The Perils of Penelope Pitstop was an animated television series produced by Hanna-Barbera Productions that premiered on September 13th 1969. It ran for one season (17 episodes). It is a spin-off of the Wacky Races cartoon featuring the characters of Penelope Pitstop and The Anthill Mob who in this incarnation are now either reformed or never had the criminal background of their earlier Wacky Races incarnations.
Also the Anthill Mob had completely new names compared to Wacky Races series (except for their leader Clyde, who was named “Big Clyde” in the Wacky Races) who, with their largely self-aware car, Chugga-Boom, acted as the heroes and were constantly rushing to Penelope’s rescue. The Mob’s reason for being Penelope’s friends and guardians is never explained, although the narrator mentions that they were “benefactors.”
The villain of the show was The Hooded Claw (voiced by Paul Lynde) who was aided by a pair of near identical henchmen who always speak in unison, the Bully Brothers (both voiced by Mel Blanc). The Hooded Claw always had a kidnap plot for Penelope. Unknown to Penelope, The Hooded Claw is Sylvester Sneakly, her Uncle and guardian who knows she is to gain an inheritance, which leads him to try to kill her so he can get the estate.
The only other suggestion to the Wacky Races version is shown when the Ant Hill Mob members are all standing behind period convict stripped suit cut-outs in the episode “Carnival Calamity” hackening back to their original criminal versions, opposite to this heroic incarnation. It should be noted this is the only time that the character of Dum Dum is shown in this series with an angry face, same as his Wacky Races version Ring-A-Ding.

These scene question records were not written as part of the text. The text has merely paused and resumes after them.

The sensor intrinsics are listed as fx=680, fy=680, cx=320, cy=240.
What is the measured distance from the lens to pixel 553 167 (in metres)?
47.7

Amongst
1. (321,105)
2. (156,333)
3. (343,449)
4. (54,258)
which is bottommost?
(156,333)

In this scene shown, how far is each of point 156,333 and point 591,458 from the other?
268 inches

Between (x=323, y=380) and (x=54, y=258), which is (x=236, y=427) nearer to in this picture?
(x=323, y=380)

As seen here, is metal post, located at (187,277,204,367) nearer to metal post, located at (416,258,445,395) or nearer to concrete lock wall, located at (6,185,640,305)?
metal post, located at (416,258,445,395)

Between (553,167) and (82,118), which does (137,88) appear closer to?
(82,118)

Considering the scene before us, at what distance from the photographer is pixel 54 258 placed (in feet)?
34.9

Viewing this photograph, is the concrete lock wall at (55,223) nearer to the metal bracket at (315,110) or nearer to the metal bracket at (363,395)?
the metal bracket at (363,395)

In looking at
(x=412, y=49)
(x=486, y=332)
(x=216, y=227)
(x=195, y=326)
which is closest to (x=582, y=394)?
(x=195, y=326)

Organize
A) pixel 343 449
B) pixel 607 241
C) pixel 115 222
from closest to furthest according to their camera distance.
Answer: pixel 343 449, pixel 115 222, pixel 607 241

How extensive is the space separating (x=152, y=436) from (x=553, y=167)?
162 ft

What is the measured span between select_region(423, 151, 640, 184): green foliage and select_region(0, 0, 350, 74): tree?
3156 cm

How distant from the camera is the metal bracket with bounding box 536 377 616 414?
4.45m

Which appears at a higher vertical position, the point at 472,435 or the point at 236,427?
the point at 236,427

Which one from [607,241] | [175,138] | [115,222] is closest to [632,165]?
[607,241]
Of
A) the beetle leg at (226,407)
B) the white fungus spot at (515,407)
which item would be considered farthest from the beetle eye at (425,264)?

Also, in the first sketches of the series, Penelope was supposed to have a younger brother named Johnny Pitstop, who would help the Ant Hill Mob save her from the clutches of the Hooded Claw. In those same sketches, Dick Dastardly and Muttley were supposed to be Johnny Pitstop’s personal bodyguards, using once again their car, The Mean Machine. This was all in the first sketches, and never make out in the final works. Unlike other cartoon shows of the era, The Perils of Penelope Pitstop lacks a laugh track.